Collected data:
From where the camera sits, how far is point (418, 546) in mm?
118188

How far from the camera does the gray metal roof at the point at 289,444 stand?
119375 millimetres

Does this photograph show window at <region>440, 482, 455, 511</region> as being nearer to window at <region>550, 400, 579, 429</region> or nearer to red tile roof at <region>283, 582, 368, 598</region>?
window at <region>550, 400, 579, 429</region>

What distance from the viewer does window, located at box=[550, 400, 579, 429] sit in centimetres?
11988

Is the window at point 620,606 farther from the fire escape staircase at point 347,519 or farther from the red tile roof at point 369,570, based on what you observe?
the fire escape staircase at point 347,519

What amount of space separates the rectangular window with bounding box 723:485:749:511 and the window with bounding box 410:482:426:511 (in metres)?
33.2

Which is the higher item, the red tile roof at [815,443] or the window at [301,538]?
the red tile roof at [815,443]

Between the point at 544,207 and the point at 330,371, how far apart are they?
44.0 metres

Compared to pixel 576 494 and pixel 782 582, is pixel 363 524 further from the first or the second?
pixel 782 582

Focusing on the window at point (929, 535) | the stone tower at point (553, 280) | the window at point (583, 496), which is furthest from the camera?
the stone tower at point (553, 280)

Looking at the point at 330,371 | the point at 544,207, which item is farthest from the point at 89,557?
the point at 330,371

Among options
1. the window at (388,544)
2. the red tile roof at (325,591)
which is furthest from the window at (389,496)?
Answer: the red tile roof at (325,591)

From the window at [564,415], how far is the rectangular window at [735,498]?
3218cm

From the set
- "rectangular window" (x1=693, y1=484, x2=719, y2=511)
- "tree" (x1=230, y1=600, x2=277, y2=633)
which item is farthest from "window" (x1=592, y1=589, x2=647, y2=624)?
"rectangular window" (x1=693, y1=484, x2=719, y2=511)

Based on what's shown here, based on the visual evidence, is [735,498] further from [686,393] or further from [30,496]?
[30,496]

Written problem:
Switch "camera" to "lens" in the records, from the first line up to and including the line with "44.0 metres", and leave everything else unchanged.

Worked solution:
From where the lens sits, how far is point (418, 546) in mm?
118188

How far from the lens does the gray metal roof at the point at 289,444 stand?
119375 millimetres

Does this photograph show window at <region>440, 482, 455, 511</region> as being nearer to window at <region>550, 400, 579, 429</region> or nearer to red tile roof at <region>283, 582, 368, 598</region>?
window at <region>550, 400, 579, 429</region>

What distance from the viewer does window, located at box=[550, 400, 579, 429] sit in centimetres?
11988

Is the window at point 620,606 farther from the fire escape staircase at point 347,519 or farther from the red tile roof at point 369,570, based on what you observe?
the fire escape staircase at point 347,519

What amount of space separates the rectangular window with bounding box 723:485:749:511 and the window with bounding box 410:482:426:511 (in metres)?
33.2

Which is the higher item, the red tile roof at [815,443] or the window at [301,538]?
the red tile roof at [815,443]

Between the point at 544,207 and the point at 330,371, how far apart are they?
44.0 metres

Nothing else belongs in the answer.